マスクの窓から野球を見ればBACK NUMBER
「中日2位が社会人No.1野手じゃない“納得のワケ”」「“投壊”ヤクルト上位指名はとことん投手」ドラフト全指名予想《中日・日ハム・ヤクルト編》
text by
安倍昌彦Masahiko Abe
photograph byJIJI PRESS
posted2023/10/25 06:00
ドラフト目玉候補の上田希由翔三塁手(明治大・183cm93kg)
1位・武内夏暉(國學院大)が、わずか2球団の競合で済んだのには驚いた。やはり、今年は「選り取りみどり」なのだ。左腕が、矢澤宏太(日本体育大→日本ハム1位)と曽谷龍平(白鴎大→オリックス1位)しかいなかった昨年だったら、5球団は重なっていただろう。
デカくて、速くて、コントロールがあって、ツーシームという切り札もある。あとは、プロの水にいつなじめるか……そこだけだ。中継ぎの切り札・清水昇という頼もしい先輩が「道しるべ」としていてくれるのも、心強い。
「勝てる投手=ピンチをしのげる投手」がヤクルト2位指名
勝ちたいから「勝てる投手」を!
勝てる投手とは、つまり「ピンチをしのげる投手」だ。ピンチを背負うと人が変わる。それが、2位指名の上田大河投手(大阪商業大)だ。
ギアが上がるとか、その程度の次元じゃない。殺気というか、狂気というか、近寄りがたいほどのテンションで、速球は150キロに達し、タテのスライダーと高速フォークが地面に突き刺さる。
試合には、その日使えるとブルペンで判断した4種類ほどの変化球を携えて登り、多彩な緩急を編み出しながら凡打の山を築くスタイルだから、先発でも期待できる。例年なら、間違いなく1位でいなくなる実力者だ。
3位・坂井陽翔(滝川二高)と4位・冨士隼斗(平成国際大)は3年後に一軍戦力になってくれれば……。
スライダー、フォークがプロレベルに近い坂井陽翔投手は、高校生でもモノになるまで3年も4年もかからない。1年目の夏あたりからイースタンの実戦でプロの洗礼を受けつつ実戦力を上げて、2年目はイースタンのローテーションで……そんな見通しだ。

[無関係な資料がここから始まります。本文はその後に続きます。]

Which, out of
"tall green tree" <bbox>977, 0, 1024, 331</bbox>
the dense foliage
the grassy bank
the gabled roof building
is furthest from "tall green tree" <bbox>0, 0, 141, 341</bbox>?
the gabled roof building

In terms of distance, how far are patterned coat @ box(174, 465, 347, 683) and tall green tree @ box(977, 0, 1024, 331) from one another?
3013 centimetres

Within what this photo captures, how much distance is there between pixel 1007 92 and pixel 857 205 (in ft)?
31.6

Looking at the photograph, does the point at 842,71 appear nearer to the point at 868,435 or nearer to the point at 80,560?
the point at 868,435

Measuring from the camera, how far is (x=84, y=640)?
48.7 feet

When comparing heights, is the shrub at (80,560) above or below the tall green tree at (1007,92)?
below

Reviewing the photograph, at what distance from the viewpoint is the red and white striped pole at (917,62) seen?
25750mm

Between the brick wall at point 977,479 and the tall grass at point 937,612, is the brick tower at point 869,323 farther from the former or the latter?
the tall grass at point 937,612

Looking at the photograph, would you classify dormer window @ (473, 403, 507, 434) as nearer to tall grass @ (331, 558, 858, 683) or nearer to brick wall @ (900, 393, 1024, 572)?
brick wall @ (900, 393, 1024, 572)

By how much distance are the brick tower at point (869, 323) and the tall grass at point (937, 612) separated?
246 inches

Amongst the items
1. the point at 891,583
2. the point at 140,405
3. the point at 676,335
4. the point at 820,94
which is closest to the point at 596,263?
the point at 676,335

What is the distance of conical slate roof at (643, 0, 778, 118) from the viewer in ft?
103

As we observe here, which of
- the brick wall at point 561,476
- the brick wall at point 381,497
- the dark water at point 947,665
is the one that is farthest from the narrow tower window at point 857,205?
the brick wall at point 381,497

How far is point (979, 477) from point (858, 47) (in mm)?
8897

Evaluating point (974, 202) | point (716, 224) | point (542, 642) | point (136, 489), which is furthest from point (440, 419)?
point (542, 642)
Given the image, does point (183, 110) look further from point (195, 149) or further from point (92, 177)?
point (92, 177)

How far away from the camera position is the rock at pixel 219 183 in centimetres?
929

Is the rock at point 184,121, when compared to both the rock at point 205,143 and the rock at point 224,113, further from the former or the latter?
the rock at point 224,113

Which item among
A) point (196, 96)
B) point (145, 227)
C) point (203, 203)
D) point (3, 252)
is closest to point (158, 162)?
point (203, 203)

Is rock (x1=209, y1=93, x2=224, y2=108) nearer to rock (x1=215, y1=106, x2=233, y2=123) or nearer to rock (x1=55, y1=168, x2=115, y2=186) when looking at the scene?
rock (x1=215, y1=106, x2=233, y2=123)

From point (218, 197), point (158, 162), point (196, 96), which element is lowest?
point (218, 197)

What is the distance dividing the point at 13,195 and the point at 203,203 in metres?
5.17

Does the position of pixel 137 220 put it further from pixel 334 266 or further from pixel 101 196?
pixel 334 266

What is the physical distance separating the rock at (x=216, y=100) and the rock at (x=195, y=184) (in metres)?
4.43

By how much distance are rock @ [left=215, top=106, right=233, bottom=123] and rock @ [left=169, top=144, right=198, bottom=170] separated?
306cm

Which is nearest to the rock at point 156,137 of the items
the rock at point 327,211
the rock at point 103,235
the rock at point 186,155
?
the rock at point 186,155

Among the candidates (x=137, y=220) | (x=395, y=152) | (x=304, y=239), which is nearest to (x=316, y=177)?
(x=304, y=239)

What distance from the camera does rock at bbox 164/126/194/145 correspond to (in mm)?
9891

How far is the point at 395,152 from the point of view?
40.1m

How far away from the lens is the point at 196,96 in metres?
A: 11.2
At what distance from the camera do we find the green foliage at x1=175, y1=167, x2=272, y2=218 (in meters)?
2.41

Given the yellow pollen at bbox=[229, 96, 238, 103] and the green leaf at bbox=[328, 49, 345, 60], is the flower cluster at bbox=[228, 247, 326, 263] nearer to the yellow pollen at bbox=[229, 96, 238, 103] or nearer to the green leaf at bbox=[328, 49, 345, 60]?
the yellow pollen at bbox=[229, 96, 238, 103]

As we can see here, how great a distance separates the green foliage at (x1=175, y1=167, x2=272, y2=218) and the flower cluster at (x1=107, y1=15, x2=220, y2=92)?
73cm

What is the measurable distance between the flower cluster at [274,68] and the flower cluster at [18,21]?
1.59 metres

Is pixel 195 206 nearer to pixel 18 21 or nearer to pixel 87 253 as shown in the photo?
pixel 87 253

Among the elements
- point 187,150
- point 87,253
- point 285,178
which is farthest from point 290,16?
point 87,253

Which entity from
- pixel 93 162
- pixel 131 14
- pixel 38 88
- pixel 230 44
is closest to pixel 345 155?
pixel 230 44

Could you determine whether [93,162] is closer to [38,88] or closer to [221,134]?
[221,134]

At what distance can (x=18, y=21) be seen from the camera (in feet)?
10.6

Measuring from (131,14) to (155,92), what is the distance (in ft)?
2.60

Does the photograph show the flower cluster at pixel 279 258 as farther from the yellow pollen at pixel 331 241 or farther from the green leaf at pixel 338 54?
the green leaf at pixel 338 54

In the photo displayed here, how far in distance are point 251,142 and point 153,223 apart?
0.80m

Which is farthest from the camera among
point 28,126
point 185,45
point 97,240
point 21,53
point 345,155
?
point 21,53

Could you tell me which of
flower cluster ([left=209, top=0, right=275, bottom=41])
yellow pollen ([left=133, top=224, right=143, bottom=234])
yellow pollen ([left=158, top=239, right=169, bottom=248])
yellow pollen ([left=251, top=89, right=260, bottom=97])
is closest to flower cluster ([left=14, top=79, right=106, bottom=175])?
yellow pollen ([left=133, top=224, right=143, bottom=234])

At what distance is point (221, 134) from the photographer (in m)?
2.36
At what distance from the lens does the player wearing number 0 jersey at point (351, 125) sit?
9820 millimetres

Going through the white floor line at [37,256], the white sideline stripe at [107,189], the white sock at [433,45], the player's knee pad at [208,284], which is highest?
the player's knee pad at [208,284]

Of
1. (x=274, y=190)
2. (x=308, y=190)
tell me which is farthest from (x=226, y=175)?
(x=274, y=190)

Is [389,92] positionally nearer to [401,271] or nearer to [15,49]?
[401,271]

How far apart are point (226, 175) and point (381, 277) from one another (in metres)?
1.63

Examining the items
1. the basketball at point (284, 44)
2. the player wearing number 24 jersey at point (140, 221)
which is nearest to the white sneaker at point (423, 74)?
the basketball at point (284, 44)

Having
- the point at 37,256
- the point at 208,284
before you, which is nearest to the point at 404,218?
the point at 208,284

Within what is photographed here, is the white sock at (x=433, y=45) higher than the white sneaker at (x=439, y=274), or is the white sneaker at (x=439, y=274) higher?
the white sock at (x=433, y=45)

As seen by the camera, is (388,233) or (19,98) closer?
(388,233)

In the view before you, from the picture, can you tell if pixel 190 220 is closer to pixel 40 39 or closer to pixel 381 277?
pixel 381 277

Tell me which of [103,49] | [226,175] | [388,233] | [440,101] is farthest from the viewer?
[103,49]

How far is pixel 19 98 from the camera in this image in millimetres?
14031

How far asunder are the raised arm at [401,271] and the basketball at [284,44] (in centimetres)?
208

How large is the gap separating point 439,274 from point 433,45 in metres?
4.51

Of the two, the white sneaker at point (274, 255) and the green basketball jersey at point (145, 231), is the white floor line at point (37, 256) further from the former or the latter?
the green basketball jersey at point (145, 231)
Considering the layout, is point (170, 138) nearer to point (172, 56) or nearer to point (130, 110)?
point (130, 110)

155キロをマークして注目されて以降、腰の故障でやや停滞の感があった冨士隼斗投手は、150キロ台を続けて投げられるエンジンの大きさは、教えても、鍛えても、どうなるものではない。天性の馬力を買う。
そして、高校生の大砲候補2門。5位・小笠原蒼(京都翔英高)と6位・明瀬諒介(鹿児島城西高)。左右のロングヒッターだ。
村上宗隆を、祝福のもとにメジャーに送り出すために、確かな後釜を養成しなければならない。

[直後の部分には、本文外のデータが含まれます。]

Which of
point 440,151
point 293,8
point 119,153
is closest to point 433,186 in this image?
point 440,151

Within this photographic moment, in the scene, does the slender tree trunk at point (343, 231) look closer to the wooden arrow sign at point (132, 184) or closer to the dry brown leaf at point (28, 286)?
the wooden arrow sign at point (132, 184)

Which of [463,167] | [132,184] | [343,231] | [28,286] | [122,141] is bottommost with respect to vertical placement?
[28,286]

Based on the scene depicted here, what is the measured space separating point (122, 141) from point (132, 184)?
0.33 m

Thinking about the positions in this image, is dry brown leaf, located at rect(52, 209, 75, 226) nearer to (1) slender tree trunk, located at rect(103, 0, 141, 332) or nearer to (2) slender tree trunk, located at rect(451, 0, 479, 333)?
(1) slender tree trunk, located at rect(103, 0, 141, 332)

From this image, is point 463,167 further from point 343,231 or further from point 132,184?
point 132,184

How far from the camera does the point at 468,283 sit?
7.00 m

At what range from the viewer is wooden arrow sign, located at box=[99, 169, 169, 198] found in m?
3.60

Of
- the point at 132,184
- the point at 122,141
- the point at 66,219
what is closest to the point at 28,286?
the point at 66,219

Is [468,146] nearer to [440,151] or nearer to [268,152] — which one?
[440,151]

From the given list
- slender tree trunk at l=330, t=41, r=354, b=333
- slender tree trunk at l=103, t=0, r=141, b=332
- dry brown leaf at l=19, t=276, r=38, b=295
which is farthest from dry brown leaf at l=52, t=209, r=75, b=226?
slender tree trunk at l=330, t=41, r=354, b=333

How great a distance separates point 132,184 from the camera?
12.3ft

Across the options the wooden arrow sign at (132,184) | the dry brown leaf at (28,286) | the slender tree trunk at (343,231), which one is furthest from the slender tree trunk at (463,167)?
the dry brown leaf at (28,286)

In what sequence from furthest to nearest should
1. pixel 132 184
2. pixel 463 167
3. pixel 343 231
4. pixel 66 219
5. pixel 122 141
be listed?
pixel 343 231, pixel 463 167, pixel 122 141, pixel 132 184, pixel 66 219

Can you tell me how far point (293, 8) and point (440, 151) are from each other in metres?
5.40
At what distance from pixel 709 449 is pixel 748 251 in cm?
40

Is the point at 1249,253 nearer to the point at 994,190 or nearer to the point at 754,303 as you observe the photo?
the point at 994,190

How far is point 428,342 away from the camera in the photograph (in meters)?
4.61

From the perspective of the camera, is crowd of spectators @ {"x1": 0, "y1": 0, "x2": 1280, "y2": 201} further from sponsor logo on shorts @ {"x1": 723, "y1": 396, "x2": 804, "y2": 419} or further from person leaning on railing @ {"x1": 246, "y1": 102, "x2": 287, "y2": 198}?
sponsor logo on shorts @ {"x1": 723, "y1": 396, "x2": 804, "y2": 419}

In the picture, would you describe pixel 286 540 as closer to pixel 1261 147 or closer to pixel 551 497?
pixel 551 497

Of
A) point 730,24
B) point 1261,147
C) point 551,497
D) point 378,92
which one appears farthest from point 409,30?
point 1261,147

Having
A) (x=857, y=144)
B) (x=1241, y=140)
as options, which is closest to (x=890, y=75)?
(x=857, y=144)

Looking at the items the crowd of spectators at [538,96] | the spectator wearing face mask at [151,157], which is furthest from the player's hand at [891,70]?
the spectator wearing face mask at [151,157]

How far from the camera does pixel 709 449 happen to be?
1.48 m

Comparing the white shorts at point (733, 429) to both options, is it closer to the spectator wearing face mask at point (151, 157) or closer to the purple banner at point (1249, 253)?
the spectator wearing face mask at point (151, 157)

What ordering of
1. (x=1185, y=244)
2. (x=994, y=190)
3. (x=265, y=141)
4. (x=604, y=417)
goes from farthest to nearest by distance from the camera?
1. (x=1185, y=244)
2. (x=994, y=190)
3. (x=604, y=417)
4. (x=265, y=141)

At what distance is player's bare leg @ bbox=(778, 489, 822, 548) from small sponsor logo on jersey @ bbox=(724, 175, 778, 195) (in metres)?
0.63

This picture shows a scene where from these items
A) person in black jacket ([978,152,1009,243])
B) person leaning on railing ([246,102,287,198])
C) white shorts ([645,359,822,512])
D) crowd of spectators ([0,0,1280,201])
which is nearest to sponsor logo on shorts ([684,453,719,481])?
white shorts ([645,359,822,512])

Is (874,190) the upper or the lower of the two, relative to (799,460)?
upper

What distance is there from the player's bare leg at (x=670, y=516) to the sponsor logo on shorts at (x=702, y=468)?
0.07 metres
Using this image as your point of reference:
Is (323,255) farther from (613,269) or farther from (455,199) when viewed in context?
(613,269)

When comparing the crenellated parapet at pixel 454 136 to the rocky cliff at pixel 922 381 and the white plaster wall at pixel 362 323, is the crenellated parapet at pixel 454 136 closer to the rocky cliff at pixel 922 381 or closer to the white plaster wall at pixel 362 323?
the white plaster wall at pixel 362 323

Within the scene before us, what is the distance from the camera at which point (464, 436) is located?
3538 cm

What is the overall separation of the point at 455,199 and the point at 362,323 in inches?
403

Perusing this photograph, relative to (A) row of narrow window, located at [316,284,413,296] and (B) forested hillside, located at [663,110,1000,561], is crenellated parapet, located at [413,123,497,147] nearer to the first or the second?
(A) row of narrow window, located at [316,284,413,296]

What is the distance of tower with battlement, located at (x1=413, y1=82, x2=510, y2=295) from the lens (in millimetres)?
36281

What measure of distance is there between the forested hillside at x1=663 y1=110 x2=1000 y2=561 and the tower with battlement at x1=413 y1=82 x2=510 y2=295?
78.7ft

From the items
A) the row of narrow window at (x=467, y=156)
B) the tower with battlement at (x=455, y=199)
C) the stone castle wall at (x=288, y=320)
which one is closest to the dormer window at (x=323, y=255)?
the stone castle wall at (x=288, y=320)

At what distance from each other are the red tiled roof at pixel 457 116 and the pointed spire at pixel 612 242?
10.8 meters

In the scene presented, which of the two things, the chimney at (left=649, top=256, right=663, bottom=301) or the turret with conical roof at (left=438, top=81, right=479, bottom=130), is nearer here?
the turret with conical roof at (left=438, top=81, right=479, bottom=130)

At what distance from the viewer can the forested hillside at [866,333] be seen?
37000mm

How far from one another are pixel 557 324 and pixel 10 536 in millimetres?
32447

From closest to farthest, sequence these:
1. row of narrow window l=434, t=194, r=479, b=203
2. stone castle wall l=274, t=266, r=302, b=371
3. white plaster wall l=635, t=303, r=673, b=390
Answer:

澤井廉はいる。今季イースタン18弾の本塁打王が腕を撫してはいるが、プロ野球にはもっと「大砲」がいてよい。
かつては、ホームランがプロ野球の華。チームには3、4人は大砲がいたのがプロ野球だった。そりゃあ、投手の能力は格段に上がったかもしれないが、20本、30本で「大砲」では、昔のプロ野球の迫力を知っている者としては寂しいかぎりだ。
共に「ロングヒッター」だが、小笠原蒼はムダに振り過ぎず、センターから左中間への打球もライナー性で飛距離を出し、明瀬諒介は投げても150キロ出せる馬力で、振れる魅力のハードパンチャーだ。